Grinding A Life

SunsetThis weekend I really stayed on task and worked through four more boxes of fossil records. There remain only two small cartons of papers that are stowed on the staging table in the garage and a small carton in my living room that I think contains photographs. I will probably break open the photograph carton tomorrow and see what is in it.

I ground cancelled checks, statements, and tax returns dating from 1972. I think Wife kept every bit of paper that came into the house. I threatened several times to just deal with the old records myself. But her fear of losing something that was important overruled my desire to clean up after ourselves and she just became too anxious for me to proceed.

I refused to do it with her, because I knew she would agonize over every decision. I didn’t believe the job warranted that. She knew what I thought. I wasn’t argumentative about it; I just thought it was something that needed to be done.

Well, with her death the job fell to me anyway. I am determined to get through all of that old stuff and deal with it. Most of it (over 90 percent) will go away. A few bits and pieces will be kept and those are mostly things that have her words on them. I do miss her words.

As I worked through all those papers, I recognized a lot of things and places from the past. There were receipts from favorite eating places, records of trips taken, records of work done. As I passed them through the grinder I couldn’t help feeling that I was grinding up the record of our lives. That familiar old feeling of melancholy came over me many times over the weekends as I worked on this humongous project. It felt like I was grinding up not just my life, but our joint lives.

I can say I don’t like how that feels. I already feel the loss of Wife deeply. No day passes when I don’t think of her at least once. When I’m at the office, I expect a text of telephone call asking about my day or when I’m coming home. I honestly think that’s part of the reason I now prefer to work at home. When I’m here at the house I know she won’t be calling or sending me a text. I know that she’s gone and not coming back.

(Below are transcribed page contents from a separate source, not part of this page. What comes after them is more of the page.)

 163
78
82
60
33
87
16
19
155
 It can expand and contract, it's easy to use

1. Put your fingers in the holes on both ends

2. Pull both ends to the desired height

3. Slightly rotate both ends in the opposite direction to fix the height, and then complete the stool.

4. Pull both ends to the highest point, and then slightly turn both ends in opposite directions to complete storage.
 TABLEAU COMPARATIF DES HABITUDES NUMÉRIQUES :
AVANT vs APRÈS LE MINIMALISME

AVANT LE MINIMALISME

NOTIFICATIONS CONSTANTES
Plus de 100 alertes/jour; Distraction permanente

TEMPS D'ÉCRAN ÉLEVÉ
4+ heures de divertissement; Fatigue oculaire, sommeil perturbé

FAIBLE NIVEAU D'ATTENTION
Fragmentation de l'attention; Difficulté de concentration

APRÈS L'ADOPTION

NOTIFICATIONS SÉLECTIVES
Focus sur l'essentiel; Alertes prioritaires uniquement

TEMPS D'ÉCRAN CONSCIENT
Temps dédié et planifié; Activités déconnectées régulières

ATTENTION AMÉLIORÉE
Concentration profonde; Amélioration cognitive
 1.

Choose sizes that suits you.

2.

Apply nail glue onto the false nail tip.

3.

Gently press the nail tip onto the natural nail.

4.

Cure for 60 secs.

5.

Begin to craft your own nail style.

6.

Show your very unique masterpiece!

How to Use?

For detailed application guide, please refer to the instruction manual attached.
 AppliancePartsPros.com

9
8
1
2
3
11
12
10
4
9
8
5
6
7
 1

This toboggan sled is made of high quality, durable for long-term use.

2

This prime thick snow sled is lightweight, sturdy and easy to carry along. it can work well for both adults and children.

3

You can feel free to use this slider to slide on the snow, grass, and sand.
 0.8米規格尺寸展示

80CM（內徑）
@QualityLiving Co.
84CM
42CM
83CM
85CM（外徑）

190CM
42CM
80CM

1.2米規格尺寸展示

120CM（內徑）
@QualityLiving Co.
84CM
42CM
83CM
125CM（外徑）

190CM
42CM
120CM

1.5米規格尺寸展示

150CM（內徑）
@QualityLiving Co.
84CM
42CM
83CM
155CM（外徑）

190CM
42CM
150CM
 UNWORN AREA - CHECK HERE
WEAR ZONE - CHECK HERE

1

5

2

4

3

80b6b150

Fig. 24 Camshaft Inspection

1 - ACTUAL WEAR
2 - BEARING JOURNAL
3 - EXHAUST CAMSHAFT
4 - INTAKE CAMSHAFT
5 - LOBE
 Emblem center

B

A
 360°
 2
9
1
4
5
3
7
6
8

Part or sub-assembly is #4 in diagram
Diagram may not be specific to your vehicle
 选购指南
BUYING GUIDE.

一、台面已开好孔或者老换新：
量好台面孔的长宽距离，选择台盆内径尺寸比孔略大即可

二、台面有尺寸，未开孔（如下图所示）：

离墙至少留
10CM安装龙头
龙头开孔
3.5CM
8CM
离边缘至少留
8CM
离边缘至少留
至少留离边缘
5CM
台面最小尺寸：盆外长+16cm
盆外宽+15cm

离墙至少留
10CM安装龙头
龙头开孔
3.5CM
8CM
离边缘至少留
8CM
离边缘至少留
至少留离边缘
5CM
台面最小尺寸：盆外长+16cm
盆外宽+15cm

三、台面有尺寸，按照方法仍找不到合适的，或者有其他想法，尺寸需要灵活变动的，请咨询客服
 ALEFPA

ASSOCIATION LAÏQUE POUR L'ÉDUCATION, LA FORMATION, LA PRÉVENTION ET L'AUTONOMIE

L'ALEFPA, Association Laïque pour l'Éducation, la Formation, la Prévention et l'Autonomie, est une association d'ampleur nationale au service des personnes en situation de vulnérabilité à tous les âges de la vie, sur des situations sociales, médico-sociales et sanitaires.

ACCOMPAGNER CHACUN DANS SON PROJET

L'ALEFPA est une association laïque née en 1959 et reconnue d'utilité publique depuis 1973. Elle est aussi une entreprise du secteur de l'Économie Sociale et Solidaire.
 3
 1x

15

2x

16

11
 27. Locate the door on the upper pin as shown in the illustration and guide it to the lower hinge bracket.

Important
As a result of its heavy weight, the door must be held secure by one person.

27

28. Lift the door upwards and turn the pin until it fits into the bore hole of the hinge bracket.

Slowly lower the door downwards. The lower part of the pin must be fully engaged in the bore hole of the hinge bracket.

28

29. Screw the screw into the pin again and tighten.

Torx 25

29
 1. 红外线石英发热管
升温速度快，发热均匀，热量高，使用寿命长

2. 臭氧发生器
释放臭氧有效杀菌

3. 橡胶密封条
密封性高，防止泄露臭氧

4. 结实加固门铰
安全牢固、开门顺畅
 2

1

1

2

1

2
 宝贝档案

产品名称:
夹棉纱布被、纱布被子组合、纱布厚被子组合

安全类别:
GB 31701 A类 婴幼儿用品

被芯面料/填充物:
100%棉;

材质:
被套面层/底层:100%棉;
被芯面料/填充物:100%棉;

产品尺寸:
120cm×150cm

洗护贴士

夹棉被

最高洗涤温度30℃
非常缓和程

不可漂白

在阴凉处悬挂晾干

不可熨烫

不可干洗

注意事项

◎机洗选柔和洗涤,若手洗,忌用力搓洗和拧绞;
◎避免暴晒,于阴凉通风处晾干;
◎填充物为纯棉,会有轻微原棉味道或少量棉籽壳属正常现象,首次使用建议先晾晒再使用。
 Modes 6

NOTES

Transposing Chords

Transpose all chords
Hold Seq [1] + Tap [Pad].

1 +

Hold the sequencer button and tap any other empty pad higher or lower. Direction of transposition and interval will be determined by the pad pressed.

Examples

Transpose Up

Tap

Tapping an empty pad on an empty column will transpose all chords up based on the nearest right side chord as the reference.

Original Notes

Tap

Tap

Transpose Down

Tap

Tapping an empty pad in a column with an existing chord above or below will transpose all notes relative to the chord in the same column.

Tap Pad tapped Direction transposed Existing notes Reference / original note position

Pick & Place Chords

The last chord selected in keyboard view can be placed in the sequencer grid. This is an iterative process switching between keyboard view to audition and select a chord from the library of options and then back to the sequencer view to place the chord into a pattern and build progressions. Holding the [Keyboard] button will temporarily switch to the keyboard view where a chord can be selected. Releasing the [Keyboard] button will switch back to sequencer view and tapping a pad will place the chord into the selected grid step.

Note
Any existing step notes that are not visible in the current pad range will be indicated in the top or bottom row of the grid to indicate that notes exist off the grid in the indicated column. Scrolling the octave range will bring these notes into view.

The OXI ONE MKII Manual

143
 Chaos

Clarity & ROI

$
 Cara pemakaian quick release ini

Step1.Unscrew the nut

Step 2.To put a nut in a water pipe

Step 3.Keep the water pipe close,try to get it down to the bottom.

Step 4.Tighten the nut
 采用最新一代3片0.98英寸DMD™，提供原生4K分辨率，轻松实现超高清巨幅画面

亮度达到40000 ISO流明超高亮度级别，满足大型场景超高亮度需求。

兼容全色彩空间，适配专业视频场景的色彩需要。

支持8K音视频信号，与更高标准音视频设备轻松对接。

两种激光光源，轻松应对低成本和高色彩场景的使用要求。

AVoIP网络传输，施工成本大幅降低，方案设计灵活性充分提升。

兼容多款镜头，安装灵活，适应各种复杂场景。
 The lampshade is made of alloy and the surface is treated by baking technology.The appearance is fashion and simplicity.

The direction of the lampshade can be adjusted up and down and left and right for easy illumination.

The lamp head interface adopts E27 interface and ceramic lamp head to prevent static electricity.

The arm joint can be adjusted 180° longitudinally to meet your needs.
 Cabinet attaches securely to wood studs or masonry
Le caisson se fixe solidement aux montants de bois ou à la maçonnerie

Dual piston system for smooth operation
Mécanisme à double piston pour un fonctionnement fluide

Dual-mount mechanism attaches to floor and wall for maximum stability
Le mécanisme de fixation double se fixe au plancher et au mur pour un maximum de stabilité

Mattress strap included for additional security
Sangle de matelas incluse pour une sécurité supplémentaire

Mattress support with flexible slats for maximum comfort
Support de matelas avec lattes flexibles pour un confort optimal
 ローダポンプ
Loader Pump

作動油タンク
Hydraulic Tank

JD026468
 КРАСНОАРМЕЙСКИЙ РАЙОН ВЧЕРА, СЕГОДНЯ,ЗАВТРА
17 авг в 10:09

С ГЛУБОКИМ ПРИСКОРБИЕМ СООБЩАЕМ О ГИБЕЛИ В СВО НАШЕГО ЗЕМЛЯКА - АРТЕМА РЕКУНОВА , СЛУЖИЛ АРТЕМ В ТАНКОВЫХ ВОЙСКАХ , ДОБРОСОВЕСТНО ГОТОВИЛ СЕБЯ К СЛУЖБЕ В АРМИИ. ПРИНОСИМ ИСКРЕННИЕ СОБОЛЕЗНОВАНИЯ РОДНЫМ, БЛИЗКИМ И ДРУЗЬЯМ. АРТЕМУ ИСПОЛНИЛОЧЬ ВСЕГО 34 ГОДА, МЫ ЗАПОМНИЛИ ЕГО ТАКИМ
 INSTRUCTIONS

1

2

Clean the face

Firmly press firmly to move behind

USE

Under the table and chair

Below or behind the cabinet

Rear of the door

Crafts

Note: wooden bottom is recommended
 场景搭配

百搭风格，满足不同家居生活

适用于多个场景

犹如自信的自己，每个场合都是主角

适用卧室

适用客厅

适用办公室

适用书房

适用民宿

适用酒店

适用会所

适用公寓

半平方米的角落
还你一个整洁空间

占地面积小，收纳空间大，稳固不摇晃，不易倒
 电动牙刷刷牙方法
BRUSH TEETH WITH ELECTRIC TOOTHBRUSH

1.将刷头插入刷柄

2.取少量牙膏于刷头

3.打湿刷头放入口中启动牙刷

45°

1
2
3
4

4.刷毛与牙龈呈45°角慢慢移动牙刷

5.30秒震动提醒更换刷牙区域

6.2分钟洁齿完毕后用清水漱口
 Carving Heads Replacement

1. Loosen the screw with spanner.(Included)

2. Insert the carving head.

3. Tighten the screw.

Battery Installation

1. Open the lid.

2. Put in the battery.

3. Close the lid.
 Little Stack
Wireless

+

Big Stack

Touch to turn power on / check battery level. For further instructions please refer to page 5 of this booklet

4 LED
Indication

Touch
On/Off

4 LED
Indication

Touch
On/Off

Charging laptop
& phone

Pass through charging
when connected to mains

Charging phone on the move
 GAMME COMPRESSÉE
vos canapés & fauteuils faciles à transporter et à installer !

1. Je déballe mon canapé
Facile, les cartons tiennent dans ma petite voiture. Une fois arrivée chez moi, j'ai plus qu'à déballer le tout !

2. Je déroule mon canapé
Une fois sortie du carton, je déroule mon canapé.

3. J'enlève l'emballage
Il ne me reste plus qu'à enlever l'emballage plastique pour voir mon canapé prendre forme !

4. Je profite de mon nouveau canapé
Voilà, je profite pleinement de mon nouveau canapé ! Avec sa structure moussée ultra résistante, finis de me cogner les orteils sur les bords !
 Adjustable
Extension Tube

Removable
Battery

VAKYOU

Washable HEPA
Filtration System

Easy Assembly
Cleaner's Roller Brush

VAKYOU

On Saturday, I found myself thinking “I really don’t like feeling this way. I’m going to have to find a way to deal with this and move on.” Heh… I wish it was so simple.

Yet I recall one day during my clinical depression thinking nearly the same thing. That time I got up and started moving around. It marked a watershed in my recovery. I wasn’t done with the depression (or it wasn’t done with me), but I began my recovery that day and moved forward most days after that.

I think new things are coming for me. I’m going to finish this job. I have a few more cartons to deal with after I finish the last three that have unknown contents. But I know the contents of the remaining cartons. For them, it’s a simple matter of opening them and dealing with the contents. It will not be so difficult as the fossils nor will there be the same sense of history associated with the contents.

I need to make another pass through the books in this house. I can eliminate half of them or more. They should go to someone who will read them and wants the library. I might want to read many of the books, but I no longer want a physical library. I want a lot lighter load.

Furthermore, I want that load to comprise the things I use and will use. That’s a fairly short list and I think I can reduce my material possessions by half or more and still not quite be there. But I can work on it.

I have a target to work towards. That’s a good thing.